31.05.2021

Willys Gastro-Wochenrückblick: Auf Aufholjagd

Na bumm, jetzt gibt er ordentlich Gas, der Herr Bundeskanzleirat. Ob ihn jetzt der Witzewerner oder der Gesundheitswolfi überzeugt haben, dass jetzt endlich Schluss sein muss mit der seit Monaten andauernden Gastro-, Kultur-, Sport- und Feierblockade, ist einerlei, ab sofort scheint eine ihresgleichen suchende Aufholjagd zu gelten, damit wir dann alle dasitzen können im Herbst und sagen, ja, es war heuer wirklich ein Sommer wie damals.

Um jedoch der Gastro wirklich die bis dato verlorenen Umsätze wieder zu beschaffen, darf es jedoch nicht beim großspurig angekündigten Fall der Sperrstunden, Abstandsregeln und Maskenpflicht bleiben, da gehören andere, radikalere Geschütze aufgefahren. So müssen alle Lokale rund um die Uhr offen halten, was mehr Arbeitsplätze mit sich bringt und aber auch eine bessere Auslastung ohne Stoßzeiten, da die Gäste nach einem feinen und gefinkelten Algorhythmus über den ganzen Tag verteilt werden.

Wichtig ist, dass jeder Tisch mit 16 Personen ausgelastet wird, egal wie groß oder klein er auch sein mag. Erwachsene selbstverständlich, weil Kinder und Hunde kriegen ihr eigens eingerichtetes Spielplatzerl einen Stock tiefer. Und die Gäste müssen allesamt Speis UND Trank konsumieren, was zwar vorübergehend Einbrüche bei den Handelsumsätzen bewirkt, sich aber schnell wieder relativieren wird. Ein paar Kilo zuviel hat noch nie jemanden geschadet, vor allem jetzt nach dieser langen, entbehrungsreichen Pandemiezeit.

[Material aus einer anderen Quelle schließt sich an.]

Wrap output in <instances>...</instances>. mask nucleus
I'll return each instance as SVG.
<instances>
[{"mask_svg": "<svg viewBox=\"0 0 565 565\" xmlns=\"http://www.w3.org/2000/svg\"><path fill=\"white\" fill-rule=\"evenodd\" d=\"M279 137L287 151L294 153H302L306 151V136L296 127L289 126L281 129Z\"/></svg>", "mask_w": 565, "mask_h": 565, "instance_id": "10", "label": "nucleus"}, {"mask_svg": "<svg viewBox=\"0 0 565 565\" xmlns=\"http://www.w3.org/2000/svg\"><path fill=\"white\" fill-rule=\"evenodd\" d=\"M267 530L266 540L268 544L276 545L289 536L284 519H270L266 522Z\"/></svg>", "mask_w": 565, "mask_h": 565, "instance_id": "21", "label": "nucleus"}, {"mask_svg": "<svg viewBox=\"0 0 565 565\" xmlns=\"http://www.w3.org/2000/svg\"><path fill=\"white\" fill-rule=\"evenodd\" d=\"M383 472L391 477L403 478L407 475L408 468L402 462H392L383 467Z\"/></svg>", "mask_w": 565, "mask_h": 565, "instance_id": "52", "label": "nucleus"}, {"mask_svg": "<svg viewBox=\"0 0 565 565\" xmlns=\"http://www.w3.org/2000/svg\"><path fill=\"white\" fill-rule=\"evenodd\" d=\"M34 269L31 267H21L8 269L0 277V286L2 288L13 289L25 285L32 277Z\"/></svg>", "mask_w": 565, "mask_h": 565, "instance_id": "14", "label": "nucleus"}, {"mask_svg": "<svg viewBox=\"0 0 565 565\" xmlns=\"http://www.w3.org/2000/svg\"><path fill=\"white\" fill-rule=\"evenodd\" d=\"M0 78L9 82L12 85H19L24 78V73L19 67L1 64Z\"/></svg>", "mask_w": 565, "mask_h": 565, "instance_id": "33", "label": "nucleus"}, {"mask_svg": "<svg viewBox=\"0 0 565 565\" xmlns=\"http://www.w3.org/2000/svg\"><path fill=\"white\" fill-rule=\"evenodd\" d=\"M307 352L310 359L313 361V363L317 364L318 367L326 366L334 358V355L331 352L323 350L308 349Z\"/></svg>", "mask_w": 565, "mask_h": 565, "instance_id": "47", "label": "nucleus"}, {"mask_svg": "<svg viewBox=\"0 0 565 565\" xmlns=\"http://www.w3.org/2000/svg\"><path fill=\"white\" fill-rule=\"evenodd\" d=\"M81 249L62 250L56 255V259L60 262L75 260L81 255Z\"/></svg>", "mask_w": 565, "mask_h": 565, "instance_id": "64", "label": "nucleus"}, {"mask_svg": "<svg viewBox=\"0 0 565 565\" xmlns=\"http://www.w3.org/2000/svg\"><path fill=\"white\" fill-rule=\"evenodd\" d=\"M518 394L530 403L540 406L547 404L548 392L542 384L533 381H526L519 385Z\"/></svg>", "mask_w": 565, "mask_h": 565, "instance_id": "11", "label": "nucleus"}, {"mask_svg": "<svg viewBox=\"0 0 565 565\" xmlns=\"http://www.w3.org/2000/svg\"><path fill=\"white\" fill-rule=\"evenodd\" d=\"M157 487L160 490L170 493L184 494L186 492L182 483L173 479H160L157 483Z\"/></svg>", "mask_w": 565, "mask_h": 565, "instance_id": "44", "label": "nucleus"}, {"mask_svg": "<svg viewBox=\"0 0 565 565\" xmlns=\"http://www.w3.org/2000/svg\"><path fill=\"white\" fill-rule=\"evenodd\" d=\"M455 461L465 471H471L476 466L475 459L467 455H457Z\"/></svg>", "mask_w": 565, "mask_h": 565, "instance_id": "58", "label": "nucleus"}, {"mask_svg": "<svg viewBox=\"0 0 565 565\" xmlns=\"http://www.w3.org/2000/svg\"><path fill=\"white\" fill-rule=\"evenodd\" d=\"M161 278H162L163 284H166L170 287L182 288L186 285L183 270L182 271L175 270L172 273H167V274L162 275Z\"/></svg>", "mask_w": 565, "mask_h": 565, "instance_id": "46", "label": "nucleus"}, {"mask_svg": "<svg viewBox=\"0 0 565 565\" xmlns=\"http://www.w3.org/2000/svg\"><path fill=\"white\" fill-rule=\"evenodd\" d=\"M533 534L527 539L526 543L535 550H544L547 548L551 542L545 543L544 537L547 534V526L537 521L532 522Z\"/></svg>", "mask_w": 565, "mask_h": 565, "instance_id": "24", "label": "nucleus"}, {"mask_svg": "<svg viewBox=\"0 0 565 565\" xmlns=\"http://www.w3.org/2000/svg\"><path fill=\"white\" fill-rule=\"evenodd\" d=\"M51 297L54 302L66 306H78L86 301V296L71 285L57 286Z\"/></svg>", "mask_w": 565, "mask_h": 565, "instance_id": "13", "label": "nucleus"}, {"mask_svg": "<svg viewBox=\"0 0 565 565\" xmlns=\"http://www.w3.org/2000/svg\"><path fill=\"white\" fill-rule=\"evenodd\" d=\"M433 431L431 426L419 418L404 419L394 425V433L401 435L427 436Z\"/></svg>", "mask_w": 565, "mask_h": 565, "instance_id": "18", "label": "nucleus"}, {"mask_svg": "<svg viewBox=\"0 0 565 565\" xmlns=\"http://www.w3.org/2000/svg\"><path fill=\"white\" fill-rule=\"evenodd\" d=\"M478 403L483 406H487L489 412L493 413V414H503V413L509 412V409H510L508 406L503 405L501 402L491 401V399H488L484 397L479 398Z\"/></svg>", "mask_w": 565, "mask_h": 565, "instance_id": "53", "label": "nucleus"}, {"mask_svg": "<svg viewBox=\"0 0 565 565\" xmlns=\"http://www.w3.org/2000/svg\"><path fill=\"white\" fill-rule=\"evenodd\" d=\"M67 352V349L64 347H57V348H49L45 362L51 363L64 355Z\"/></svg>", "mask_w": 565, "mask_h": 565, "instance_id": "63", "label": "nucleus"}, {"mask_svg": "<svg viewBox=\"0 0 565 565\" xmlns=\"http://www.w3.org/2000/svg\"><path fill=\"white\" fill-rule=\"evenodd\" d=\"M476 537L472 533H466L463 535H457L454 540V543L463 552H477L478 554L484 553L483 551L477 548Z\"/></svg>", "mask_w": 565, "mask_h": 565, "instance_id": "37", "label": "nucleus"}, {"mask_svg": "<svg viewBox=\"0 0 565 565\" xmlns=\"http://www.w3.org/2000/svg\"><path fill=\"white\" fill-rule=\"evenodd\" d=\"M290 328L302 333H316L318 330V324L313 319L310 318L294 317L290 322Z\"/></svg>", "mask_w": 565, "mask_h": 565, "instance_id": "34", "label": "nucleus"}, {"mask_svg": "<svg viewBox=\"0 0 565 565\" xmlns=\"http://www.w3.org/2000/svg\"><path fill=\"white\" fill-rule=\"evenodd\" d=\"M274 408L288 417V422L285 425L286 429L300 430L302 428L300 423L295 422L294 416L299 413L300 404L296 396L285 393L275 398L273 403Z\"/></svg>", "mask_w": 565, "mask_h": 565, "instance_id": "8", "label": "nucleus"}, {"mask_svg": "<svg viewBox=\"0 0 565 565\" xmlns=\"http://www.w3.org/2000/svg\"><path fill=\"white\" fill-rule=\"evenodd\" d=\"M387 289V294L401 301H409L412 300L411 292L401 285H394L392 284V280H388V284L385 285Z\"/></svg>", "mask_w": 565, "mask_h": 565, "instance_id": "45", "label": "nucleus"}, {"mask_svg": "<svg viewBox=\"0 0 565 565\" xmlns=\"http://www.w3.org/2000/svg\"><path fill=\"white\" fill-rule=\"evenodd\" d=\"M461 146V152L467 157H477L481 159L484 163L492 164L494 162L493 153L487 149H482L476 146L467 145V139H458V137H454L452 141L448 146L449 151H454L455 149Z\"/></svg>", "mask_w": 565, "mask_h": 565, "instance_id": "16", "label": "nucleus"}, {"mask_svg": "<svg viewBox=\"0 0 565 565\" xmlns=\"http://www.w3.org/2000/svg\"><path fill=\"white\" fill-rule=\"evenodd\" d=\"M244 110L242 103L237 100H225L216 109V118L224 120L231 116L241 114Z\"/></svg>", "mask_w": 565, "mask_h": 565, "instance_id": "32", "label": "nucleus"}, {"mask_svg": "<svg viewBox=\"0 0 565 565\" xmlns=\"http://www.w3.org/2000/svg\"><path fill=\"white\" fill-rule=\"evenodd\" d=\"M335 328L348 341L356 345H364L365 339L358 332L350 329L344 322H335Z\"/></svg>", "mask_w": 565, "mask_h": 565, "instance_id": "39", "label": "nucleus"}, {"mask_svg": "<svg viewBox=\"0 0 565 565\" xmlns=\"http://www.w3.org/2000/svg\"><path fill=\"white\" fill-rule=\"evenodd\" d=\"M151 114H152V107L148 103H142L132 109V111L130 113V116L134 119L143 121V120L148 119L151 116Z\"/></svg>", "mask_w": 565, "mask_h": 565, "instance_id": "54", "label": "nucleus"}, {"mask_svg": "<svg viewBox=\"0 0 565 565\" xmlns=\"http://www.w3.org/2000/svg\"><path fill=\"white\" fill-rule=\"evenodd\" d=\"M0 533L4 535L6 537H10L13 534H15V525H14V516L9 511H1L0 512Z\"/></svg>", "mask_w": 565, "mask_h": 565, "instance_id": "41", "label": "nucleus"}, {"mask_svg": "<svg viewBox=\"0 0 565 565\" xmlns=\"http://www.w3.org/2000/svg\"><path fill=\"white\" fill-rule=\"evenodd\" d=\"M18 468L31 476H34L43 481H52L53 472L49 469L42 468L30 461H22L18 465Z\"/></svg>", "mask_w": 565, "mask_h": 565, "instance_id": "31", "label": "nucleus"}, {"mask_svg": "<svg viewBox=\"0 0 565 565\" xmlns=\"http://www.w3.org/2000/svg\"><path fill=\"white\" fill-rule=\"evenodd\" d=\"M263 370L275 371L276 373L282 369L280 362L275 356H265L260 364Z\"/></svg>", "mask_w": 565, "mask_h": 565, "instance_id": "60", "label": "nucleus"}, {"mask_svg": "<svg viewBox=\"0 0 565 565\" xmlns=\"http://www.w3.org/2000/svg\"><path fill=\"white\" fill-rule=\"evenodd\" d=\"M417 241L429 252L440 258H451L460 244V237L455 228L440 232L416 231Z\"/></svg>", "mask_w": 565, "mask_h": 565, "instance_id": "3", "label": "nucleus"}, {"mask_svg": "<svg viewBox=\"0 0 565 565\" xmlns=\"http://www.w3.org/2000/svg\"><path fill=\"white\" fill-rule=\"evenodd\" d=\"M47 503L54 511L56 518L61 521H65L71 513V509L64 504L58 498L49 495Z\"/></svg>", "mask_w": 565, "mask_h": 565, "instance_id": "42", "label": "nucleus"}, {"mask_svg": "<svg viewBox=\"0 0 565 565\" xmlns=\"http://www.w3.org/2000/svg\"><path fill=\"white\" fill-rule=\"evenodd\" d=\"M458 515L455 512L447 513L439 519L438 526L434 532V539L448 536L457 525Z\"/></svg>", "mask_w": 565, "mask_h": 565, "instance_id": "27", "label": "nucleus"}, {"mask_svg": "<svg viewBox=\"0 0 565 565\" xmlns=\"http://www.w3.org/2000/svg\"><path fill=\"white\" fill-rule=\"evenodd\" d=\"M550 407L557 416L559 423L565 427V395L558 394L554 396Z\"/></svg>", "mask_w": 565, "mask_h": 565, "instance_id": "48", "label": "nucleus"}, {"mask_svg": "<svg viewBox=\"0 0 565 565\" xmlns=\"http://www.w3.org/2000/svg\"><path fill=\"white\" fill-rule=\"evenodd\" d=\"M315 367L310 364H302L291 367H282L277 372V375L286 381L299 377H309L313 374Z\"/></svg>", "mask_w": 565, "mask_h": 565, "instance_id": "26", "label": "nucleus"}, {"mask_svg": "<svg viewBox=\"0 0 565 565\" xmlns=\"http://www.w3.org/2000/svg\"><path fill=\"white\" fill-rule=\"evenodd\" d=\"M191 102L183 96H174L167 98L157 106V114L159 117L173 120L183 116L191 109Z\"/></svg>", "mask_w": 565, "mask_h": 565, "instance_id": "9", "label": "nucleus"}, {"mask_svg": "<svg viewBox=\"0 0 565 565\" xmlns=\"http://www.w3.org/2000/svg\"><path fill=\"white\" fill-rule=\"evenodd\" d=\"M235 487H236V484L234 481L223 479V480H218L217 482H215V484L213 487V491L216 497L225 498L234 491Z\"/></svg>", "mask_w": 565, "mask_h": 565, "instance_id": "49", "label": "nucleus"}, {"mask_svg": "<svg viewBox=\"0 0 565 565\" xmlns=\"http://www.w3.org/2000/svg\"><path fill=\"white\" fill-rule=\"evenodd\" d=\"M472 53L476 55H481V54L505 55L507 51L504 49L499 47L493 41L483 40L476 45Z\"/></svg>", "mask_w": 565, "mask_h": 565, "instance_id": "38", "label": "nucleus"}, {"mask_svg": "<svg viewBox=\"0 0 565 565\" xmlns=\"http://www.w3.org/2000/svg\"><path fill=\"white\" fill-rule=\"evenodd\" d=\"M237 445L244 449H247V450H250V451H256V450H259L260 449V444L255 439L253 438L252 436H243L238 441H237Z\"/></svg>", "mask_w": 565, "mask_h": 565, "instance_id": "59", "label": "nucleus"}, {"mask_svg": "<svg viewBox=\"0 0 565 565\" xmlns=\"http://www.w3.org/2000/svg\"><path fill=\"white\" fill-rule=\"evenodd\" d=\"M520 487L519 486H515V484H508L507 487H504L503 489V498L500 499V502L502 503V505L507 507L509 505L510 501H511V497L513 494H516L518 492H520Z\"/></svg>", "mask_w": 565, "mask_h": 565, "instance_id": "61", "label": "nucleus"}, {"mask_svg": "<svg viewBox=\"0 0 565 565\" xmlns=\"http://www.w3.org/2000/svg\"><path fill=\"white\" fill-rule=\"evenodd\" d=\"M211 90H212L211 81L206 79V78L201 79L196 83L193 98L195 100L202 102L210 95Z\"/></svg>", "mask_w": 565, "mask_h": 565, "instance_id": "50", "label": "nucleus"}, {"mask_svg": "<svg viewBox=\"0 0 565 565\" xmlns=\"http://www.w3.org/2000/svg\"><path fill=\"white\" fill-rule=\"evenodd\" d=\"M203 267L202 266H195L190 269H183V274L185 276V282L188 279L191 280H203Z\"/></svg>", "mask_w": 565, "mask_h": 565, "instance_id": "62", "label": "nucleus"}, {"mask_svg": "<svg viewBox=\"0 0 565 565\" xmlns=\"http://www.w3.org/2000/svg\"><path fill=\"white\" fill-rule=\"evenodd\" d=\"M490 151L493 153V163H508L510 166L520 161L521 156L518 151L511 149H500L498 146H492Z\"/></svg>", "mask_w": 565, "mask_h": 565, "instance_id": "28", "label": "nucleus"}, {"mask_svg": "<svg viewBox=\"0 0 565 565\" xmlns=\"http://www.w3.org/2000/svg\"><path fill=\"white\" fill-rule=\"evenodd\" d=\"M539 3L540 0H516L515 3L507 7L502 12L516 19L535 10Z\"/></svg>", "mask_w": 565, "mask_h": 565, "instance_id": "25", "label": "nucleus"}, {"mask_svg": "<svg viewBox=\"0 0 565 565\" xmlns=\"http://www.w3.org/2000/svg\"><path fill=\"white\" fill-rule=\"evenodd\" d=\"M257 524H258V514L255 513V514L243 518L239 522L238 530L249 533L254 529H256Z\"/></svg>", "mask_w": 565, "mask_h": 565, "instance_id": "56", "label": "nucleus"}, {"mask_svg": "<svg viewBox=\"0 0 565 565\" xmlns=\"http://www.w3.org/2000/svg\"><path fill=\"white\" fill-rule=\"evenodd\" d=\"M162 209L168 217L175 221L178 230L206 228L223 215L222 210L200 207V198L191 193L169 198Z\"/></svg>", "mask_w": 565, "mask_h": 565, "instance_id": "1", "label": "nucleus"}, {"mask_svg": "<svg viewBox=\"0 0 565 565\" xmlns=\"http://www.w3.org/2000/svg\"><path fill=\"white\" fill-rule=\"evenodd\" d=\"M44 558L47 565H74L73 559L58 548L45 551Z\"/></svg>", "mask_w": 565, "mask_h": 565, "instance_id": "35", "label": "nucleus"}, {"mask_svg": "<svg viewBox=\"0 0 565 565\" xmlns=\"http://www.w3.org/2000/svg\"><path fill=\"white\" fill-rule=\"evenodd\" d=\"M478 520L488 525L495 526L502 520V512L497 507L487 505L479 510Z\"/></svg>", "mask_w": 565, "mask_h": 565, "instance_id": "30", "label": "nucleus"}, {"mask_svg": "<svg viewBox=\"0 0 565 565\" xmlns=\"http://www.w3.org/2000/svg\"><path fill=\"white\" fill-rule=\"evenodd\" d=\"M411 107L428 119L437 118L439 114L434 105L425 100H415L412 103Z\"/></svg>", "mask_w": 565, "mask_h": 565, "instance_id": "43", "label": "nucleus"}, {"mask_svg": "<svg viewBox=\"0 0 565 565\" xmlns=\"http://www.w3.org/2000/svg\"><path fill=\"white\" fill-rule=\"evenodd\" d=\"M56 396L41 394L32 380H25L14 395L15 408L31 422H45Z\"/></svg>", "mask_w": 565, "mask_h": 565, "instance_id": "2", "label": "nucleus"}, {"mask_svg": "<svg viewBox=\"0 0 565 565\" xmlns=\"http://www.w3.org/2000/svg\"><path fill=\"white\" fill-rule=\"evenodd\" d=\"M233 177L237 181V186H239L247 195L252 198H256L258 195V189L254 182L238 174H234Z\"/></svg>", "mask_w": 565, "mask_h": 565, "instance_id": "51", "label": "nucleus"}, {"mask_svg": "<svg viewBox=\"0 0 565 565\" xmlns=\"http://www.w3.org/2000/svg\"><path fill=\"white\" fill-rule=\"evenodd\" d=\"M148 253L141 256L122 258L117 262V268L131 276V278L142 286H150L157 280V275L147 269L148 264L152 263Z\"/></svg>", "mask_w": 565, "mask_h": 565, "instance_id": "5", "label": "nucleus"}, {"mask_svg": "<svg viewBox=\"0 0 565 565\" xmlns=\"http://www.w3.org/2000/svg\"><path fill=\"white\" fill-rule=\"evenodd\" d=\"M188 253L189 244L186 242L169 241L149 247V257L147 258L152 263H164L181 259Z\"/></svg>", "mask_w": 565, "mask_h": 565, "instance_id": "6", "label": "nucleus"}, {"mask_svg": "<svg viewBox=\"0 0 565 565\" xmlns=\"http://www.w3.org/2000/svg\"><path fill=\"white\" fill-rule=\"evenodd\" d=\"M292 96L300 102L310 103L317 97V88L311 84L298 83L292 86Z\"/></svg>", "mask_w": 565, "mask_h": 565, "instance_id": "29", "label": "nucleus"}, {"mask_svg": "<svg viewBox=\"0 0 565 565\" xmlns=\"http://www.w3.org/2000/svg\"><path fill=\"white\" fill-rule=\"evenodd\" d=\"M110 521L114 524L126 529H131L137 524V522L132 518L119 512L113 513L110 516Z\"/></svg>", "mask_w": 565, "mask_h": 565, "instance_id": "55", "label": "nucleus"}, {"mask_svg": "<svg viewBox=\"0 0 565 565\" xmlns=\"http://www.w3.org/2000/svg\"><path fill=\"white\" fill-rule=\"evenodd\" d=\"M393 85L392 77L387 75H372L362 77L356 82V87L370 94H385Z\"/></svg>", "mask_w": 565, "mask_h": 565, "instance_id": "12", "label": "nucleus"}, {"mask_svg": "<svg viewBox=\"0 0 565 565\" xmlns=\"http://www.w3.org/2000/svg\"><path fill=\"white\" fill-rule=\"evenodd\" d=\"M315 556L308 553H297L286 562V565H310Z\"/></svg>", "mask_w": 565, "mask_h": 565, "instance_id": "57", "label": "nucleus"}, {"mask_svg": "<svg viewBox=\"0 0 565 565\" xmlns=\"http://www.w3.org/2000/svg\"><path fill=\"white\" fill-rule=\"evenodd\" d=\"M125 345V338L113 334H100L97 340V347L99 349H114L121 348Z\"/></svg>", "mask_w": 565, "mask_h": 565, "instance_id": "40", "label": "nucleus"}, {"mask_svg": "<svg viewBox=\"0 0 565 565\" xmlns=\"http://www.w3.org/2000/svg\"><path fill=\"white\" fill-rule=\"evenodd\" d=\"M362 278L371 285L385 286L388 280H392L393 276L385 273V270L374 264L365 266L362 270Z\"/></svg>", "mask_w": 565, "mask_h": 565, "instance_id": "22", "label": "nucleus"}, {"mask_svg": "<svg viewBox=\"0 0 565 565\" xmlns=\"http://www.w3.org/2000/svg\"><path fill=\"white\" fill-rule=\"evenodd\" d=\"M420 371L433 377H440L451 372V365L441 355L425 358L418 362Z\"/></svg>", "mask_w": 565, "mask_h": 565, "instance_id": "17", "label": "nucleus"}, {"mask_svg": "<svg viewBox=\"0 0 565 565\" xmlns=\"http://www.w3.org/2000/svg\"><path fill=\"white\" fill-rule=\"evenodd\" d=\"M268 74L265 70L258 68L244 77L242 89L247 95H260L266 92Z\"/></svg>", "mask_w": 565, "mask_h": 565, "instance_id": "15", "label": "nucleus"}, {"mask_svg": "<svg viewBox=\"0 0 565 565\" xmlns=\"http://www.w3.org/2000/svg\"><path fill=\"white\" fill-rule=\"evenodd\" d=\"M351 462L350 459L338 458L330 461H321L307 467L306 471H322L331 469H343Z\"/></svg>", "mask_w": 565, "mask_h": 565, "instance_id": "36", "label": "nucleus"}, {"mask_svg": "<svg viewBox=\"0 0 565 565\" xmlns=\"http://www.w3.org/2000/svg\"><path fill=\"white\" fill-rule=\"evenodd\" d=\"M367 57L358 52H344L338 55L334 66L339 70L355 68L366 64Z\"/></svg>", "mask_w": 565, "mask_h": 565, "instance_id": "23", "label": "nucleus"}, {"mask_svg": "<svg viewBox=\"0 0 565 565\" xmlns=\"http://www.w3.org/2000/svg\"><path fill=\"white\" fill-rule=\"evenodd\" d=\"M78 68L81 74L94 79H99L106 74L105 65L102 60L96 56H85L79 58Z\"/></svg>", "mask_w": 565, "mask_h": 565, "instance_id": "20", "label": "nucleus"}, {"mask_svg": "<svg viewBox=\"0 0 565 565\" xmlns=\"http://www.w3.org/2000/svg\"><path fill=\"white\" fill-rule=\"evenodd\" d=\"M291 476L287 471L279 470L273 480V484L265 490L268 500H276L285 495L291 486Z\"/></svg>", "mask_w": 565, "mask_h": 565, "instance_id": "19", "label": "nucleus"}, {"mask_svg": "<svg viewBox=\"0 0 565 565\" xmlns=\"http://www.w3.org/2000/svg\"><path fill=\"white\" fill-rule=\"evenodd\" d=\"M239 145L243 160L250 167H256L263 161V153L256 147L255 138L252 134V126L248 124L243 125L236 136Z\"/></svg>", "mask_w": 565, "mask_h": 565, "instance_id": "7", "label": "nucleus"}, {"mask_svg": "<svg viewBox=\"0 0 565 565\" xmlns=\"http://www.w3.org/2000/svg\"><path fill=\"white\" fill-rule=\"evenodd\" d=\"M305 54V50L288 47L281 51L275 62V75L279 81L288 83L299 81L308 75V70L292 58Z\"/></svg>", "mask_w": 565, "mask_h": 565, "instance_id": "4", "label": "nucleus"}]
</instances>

Was der heimischen Gastro sicher auch sehr entgegenkommen wird, ist die Tatsache, dass viele Österreicher trotz guter, zum Teil jedoch notgedrungener Vorsätze, gemerkt haben, dass sie des Kochens aber schon überhaupt nicht mächtig sind und so die Achtung und der Respekt vor jenen signifikant angestiegen ist, die tagtäglich in ihren Profiküchen ihren kochberuflichen Alltag leben.

„Auf zum Wirten!“ muss also von der reinen Aufforderung zwecks Einnahme des einen oder anderen Bierchens einen Ortswechsel vorzunehmen, zu einem sinnesfreudigen Event bei Kulinarikprofis dem Leben zusätzliche Genussmomente abzuringen, avancieren.

Und weil wir grad so schön mitten in der titelgebenden Aufholjagd sind – auch alle abgesagten Hochzeiten müssen ehebaldigst nachgeholt werden, da muss man sich halt gegebenenfalls wieder zusammenraufen und die Umsätze von Eheberatern & Co ankurbeln. Festvals müssen unbedingt wieder riesig und spektakulär werden und woodstockartig im Schlamm und in Müllbergen versinken. Kabarett- und Theaterbühnen müssen wieder dem Ausverkaufsschild frönen dürfen und die Künstler von den Brettern, die die Welt bedeuten, auf Menschen hinunterblicken, die maskenlos mit breitem Grinser oder erstaunten Gesichtern dicht an dicht sitzen und sich wieder hemmungslos gegenseitig auf die Oberschenkel klopfen.

Bleiben eigentlich nur mehr die unzähligen Sportstätten, Stadien und Hallen, die es ebenfalls zu füllen gilt. Vermummen brauchen sich nur mehr die Rapid-Ultras, alle anderen sind dann auch wieder zur Videoüberwachung freigegeben. Und zum ultimativen Würstelessen. Denn auch diese Art der Verpflegung ist ein wichtiger Teil unserer heimischen Gastrokultur. Es wäre doch gelacht, wenn wir diese einmalige Aufholjagd mit all den erwähnten Maßnahmen nicht stemmen würden. Ja, wir schaffen das. Koste es was es wolle. Und: Doch, wir sind so.